Osteoarthritis and aging with hip or knee pain

Has the change in temperature made your joints achier?

Osteoarthritis and aging with hip or knee pain

By Sabina Lee

Physiotherapist Sun City Physiotherapy

Brrr these winter months have been a little more chilly than normal for us in the Okanagan. Has the change in temperature made your joints achier?

Two of the most common joints to be affected by osteoarthritis are the hip and knee joints. This may be because of the fact that they are two major joints that we continually weight-bear through.

What is osteoarthritis? It is the result of cartilage wearing away from the two bony surfaces that create a joint. One of the most common features of osteoarthritis is morning stiffness. Many people after months of noticing daily stiffness will go to their family doctor and get checked out to make sure they have a clean bill of health. Often times an x-ray will be ordered and the phone rings asking you to come to the doctor’s office a few days later.

You may be surprised to find out that the result is osteoarthritis. Osteoarthritis can be a progressive condition and the severity differs. The different categories are mild, moderate or severe. An interesting fact is the severity does not always correspond with how your knee or hip actually feels.

There have been many individuals that come into the physiotherapy clinic which x-ray results indicative of severe osteoarthritis but they have minimal pain. It is important not to fall victim to the dangers of letting a diagnostic test catastrophize the results and let it impact how we actually feel.

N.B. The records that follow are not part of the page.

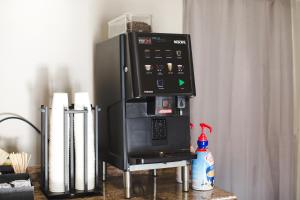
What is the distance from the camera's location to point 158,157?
157 cm

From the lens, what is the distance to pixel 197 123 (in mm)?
2293

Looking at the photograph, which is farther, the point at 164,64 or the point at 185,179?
the point at 185,179

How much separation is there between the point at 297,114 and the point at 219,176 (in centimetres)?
78

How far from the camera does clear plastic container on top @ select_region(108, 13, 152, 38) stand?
183 cm

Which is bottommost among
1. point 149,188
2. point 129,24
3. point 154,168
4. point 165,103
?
point 149,188

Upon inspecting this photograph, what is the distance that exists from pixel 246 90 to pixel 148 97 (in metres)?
1.11

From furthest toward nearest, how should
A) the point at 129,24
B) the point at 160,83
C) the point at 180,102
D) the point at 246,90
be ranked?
the point at 246,90, the point at 129,24, the point at 180,102, the point at 160,83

Osteoarthritis is essentially the result of wear and tear on the body and a natural process of aging. There are endless supplements to aid in joint pain but one of the best medicines is exercise. To support the joint our body secretes a fluid called synovial fluid. It helps cushion the joint and ease movement. The catch with synovial fluid is that it is stimulated to release when the joints are active and moving. The expression “motion is lotion” certainly applies with those who have osteoarthritic joints. The more you move the better lubricated the joint becomes which can result in less pain and stiffness.

Some of the best forms of exercise for painful arthritic joints are those in which we are non-weight bearing. Swimming is a great form of exercise for osteoarthritis. The buoyancy of the water helps support our joints allowing us to move with more ease. Another great form of exercise is a stationary bike. In summary, the diagnosis of osteoarthritis does not signify the end of life as you knew it, but is simply another reminder of the life we’ve lived and the joints that have moved us through it.

It also serves as a reminder to keep active and keep your joints healthy and happy.